Encontramos aqui duas dimensões concretas daquilo que o Papa Francisco chama de “Igreja em saída” e de “cultura do encontro”.
Viver a vocação como um recomeçar em cada instante é enfrentar a vida em todos os seus aspectos a partir da consciência do pertencer Àquele que já venceu a morte, é irmos ao encontro dos irmãos e irmãs apressadamente, isto é, sem calcular demais a resposta deles, mas com o único objetivo de testemunhar a beleza da vida que nasce a partir do dom do Espírito Santo.
Também nós encontramos a região montanhosa: em primeiro lugar dentro de nós por causa do nosso individualismo, comodismo, orgulho, preguiça, esquemas mentais e pastorais, etc.
Mas a realidade em si mesma muitas vezes se apresenta como montanhosa: dificuldade de relacionamentos, doenças, aperto econômico, relacionamentos familiares sempre mais frágeis…
Recomeçar significa partir da positividade da Presença de Jesus porque é Ele que faz maravilhas e não nós com os nossos esforços. Deixar que a iniciativa seja dEle, vivendo a comunhão com a Igreja, é o caminho mais simples para podermos experimentar o cêntuplo aqui na terra, mais a vida eterna, conforme a promessa de Jesus.
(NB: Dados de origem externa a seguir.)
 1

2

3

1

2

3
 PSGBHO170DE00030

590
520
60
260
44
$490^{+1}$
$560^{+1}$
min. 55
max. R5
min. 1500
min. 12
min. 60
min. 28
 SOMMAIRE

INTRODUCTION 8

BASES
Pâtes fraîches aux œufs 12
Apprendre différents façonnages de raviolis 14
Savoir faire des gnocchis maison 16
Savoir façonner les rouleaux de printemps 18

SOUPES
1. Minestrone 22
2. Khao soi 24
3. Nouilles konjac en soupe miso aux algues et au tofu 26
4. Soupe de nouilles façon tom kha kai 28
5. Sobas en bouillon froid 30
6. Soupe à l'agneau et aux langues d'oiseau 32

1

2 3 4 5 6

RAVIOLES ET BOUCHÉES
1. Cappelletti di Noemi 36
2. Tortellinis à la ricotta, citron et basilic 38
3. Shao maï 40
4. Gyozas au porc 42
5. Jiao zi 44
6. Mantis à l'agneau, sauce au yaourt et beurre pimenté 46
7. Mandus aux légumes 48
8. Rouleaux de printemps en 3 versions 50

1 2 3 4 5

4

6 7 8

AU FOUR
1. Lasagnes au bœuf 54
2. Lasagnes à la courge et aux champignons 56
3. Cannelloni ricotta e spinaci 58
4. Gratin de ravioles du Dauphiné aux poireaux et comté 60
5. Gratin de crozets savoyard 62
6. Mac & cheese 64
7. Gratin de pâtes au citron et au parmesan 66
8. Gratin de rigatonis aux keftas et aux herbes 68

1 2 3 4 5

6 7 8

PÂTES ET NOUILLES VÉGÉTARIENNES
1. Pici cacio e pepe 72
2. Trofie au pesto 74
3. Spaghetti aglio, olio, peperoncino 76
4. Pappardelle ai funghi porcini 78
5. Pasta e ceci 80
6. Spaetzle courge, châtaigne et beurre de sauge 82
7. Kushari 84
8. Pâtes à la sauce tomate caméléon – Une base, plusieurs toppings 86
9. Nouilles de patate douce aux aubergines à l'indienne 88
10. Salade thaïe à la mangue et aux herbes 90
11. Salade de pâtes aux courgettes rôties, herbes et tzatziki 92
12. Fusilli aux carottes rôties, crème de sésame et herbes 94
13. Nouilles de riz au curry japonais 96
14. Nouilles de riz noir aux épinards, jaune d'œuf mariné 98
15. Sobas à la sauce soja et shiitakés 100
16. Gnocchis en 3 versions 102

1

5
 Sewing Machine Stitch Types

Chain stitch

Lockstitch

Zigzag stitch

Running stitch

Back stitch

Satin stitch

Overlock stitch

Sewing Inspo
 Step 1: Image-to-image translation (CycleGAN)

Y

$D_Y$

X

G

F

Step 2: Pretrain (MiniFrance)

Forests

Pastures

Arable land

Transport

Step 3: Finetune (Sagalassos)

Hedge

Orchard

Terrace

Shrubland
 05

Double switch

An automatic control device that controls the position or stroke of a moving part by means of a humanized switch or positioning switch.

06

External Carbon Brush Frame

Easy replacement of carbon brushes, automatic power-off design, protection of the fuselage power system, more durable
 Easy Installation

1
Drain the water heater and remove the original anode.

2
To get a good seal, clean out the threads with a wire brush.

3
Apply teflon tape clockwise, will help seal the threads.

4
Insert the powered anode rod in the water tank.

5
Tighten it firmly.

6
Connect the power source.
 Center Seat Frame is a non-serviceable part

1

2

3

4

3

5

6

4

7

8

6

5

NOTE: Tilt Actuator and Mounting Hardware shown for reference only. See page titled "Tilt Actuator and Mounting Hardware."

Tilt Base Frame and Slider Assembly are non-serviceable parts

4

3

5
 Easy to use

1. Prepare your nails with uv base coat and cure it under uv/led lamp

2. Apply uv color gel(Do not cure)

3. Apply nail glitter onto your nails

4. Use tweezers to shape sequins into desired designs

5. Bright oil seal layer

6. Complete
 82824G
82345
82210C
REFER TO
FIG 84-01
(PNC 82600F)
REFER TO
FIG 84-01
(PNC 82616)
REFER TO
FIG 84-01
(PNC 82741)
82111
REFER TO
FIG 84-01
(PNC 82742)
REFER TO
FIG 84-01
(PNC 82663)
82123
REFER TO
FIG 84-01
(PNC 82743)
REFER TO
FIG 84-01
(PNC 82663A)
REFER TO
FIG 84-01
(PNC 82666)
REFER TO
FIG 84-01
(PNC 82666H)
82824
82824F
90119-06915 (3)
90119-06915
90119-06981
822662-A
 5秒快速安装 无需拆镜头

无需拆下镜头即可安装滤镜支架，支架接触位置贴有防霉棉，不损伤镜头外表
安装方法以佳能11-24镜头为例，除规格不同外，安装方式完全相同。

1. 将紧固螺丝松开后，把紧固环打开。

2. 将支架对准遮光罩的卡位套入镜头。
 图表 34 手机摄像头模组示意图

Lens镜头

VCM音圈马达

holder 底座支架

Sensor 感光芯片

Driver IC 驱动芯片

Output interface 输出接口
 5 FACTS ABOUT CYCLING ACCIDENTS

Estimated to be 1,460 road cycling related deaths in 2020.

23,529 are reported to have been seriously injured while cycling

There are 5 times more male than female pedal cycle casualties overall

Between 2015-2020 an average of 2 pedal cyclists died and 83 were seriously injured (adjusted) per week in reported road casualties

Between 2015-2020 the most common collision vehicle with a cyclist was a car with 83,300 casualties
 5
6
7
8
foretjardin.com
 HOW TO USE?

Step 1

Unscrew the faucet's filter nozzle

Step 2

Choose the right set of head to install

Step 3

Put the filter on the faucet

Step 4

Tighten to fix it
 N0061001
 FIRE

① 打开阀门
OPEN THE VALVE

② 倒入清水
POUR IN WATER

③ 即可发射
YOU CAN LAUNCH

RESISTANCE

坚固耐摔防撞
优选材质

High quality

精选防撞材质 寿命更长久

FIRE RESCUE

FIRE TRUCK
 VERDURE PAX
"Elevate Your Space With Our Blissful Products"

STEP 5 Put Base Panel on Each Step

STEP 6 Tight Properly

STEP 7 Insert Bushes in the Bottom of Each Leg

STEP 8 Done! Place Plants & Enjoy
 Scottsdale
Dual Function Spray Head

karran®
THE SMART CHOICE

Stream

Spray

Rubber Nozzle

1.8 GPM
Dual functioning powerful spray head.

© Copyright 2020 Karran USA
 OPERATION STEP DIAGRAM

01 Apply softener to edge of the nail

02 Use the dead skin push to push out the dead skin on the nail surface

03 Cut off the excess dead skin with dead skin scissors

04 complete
Em João 21, 15-18 encontramos a modalidade com a qual Jesus nos chama e nos permite começar tudo de novo em cada instante e situação.
A Pedro que o tinha renegado três vezes Jesus não pede justificativas nem promessas para o futuro. Só faz uma pergunta: “Pedro tu me amas mais do que estes”.
Recomeçar é acolher este amor incondicional de Jesus que é a misericórdia. É deixar que o amor infinito de Deus plasme a nossa vida na sua totalidade, é termos a humildade de dizer com sinceridade: “Senhor, Tu me conheces, Tu sabes do meu desejo profundo de Te amar e Te amo, embora a minha fragilidade e incoerência sejam ainda fortes”
Jesus não precisa inicialmente da nossa coerência como pensavam os fariseus, Jesus precisa do nosso amor.
Que neste mês vocacional Nossa Senhora nos ajude a acolher o infinito amor de Deus e nos ajude corresponder com o nosso limitado amor para podermos experimentar o céu aqui na terra e assim colaborarmos à verdadeira construção do reino de Deus.